== EXERCISE ==
Within the entries below, find the portion that opens with the line containing "[researcher-annotated camera trap]" and closes with the line containing "[camera trap, expert-labeled]". Retype that portion exactly and only.

BEGIN

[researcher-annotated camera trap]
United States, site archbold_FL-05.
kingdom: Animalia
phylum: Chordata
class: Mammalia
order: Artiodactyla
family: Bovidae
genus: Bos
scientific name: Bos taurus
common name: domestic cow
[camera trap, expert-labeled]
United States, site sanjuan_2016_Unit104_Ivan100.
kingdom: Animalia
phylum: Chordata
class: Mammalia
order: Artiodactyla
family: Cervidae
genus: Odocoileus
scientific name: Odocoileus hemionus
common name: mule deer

END
BEGIN

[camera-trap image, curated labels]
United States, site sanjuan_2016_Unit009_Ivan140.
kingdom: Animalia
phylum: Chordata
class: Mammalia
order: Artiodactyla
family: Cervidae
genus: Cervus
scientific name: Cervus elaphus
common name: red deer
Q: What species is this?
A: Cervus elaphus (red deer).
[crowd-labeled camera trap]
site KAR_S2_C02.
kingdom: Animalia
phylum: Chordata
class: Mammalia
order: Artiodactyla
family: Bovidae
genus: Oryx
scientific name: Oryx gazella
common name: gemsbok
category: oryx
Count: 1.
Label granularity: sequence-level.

END

== EXERCISE OUTPUT ==
[researcher-annotated camera trap]
United States, site archbold_FL-05.
kingdom: Animalia
phylum: Chordata
class: Mammalia
order: Artiodactyla
family: Bovidae
genus: Bos
scientific name: Bos taurus
common name: domestic cow
[camera trap, expert-labeled]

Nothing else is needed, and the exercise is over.